### The data
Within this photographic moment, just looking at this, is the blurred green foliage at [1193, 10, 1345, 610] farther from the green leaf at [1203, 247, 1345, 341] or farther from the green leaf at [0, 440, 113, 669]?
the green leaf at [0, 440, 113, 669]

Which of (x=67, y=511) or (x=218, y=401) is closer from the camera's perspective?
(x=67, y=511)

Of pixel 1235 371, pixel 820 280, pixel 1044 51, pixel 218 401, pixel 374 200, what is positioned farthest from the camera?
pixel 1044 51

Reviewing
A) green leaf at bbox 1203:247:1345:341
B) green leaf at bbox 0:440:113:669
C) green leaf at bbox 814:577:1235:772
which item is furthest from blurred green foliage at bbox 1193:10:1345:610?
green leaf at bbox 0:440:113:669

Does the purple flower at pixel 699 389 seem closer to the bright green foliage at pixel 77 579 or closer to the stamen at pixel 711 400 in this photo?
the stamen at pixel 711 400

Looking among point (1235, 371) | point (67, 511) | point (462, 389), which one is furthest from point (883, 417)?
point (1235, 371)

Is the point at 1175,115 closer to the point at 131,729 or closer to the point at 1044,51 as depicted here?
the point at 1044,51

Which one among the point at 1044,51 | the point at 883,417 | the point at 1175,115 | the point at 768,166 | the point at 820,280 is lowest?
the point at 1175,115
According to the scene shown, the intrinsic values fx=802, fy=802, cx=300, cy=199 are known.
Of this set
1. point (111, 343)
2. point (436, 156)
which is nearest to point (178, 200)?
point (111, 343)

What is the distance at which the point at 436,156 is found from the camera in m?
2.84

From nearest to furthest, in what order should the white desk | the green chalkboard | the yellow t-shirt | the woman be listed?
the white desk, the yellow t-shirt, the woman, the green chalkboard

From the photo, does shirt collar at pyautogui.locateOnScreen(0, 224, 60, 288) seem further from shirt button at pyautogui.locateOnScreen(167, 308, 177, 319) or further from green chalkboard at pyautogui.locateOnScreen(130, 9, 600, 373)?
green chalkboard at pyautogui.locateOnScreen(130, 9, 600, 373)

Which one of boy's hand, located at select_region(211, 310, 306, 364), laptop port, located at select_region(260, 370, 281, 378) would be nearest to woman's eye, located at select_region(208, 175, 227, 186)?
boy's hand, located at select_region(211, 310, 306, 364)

### Exercise goal
Render every nonblank line as a Markdown table, beginning at the line that contains "From the photo, does" and stopping after the last of the rows. Use the columns No, which numbers each line in order, and Line, which holds its text.

### The reply
| No | Line |
|---|---|
| 1 | From the photo, does shirt collar at pyautogui.locateOnScreen(0, 224, 60, 288) seem further from shirt button at pyautogui.locateOnScreen(167, 308, 177, 319) or further from green chalkboard at pyautogui.locateOnScreen(130, 9, 600, 373)? |
| 2 | green chalkboard at pyautogui.locateOnScreen(130, 9, 600, 373) |
| 3 | Which one of boy's hand, located at select_region(211, 310, 306, 364), laptop port, located at select_region(260, 370, 281, 378) would be nearest to woman's eye, located at select_region(208, 175, 227, 186)? |
| 4 | boy's hand, located at select_region(211, 310, 306, 364) |